Ce WE est consacré à la découverte d’une partie du Surinam. Nous ne connaissions que Paramaribo, la capitale. ( voir précédent blog en janvier 2007 ). Jeudi matin, 23 novembre 2007, Dominique dépose les papiers au Consulat du Surinam à St Laurent pour avoir nos visas. Nous devons normalement les récupérer le soir même.
… Sauf que jeudi soir… nous n’avons pas récupéré nos visas…
Que faire ? M (e). nous promet de harceler son cousin, le Consul, dès l’ouverture du bureau, à 8h. Nous prévenons E. et J. ...qui préviennent René... qui prévient « Sun and Forest » qui préviennent Purcy, etc…….. Quelle poisse !
Si nous ne récupérons pas nos papiers à 9h, nous avons encore une espoir pour 14h puis c’est fini. Nous envisageons donc toutes les solutions…
Vendredi matin ; 8h45… YOUPI, on a nos visas. Dominique saute au cou de M ( e ).
Nous téléphonons à… qui prévient… qui rassure…. qui …...............
9h30 : Pirogue pour traverser vers Albina.
10h : Trajet vers la capitale ; la route est toujours aussi défoncée. René est parfois obligé de presque s’arrêter pour franchir les trous. Ce sont surtout les nombreux camions qui transportent la bauxite vers l’usine internationale américaine qui défoncent la route.
L'économie du Suriname, est dominée par l'industrie minière qui représente plus d'un tiers du PIB et des revenus du gouvernement. C’est un secteur d'activité, sujet à une grande volatilité des prix. Les perspectives économiques dépendent de la capacité du gouvernement à contrôler l'inflation et le développement des projets dans les secteurs miniers comme la bauxite et l'or.
Les gigantesques mines de bauxite fournissent 80% des recettes d’exportation, mais non sans un impact majeur sur la forêt.
http://fr.wikipedia.org/wiki/Suriname

Très vite, le soleil revient et nous allons visiter le village voisin. Les antennes télé sont accrochées aux arbres... dont on a parfois supprimer le houppier pour plus de réception.
Nous allons à la rencontre des enfants qui nous réclament des photos...
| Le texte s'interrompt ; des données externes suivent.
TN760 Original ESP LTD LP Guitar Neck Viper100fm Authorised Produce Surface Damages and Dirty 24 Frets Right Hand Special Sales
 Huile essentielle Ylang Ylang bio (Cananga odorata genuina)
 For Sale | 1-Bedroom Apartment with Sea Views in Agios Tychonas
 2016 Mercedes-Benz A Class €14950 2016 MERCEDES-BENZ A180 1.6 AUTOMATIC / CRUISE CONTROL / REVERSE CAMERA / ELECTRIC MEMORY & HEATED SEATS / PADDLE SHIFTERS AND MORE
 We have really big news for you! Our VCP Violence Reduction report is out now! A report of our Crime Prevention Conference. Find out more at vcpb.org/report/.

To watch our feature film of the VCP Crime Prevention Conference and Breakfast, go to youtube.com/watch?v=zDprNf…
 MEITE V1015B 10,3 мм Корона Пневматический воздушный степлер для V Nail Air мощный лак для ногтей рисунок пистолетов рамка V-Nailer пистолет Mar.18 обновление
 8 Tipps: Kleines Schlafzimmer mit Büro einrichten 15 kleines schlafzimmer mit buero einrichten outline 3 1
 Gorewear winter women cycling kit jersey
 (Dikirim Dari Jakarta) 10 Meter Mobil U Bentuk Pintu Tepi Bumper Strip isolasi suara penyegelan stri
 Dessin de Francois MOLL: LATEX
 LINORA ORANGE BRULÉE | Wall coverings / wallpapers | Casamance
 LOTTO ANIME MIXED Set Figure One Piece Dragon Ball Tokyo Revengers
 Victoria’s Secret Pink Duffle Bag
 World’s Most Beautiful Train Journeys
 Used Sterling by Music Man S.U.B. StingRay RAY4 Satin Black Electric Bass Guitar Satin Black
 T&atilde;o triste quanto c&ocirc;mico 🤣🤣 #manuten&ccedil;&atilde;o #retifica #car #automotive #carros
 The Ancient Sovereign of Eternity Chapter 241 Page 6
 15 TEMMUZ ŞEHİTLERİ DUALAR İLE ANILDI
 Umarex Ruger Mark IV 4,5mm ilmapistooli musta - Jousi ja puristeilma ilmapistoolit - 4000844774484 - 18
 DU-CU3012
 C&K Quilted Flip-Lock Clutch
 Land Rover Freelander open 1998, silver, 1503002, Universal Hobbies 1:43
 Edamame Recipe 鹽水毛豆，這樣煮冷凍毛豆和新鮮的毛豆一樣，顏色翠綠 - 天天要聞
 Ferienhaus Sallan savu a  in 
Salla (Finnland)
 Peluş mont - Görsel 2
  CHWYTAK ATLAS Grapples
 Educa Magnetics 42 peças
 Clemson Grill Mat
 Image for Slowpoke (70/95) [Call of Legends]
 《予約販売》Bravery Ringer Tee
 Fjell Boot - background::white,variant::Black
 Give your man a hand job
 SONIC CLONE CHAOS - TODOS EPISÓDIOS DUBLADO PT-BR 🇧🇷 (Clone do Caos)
La stabilité des cases est assurée... ou pas... par des parpaings fabriqués sur place.

Le site est très chouette mais les constructions du camp sont très désuètes.

Vive le calme de la campagne !
8h30, samedi matin : Départ vers Brownsberg.
8h40 : Belle piste jusqu'au village de Brownsberg. Puis la fin est très mauvaise, nous arrivons à l’accueil de la réserve à 9h30.
La réserve, à 514 m d’altitude surplombe l’immense lac de BROKOPONDO. La vue est superbe.

Les lodges et autres bâtiments ne sont malheureusement pas bien entretenus et ne donnent pas envie d’y séjourner.



Nous passons toutefois une très bonne journée et je garderai un merveilleux souvenir de notre sieste « hamac » avec vue sur la réserve de BROCOPONDO. … et bien sûr, de notre rencontre avec les singes.

Fin du Week end. On repart pour une semaine de boulot.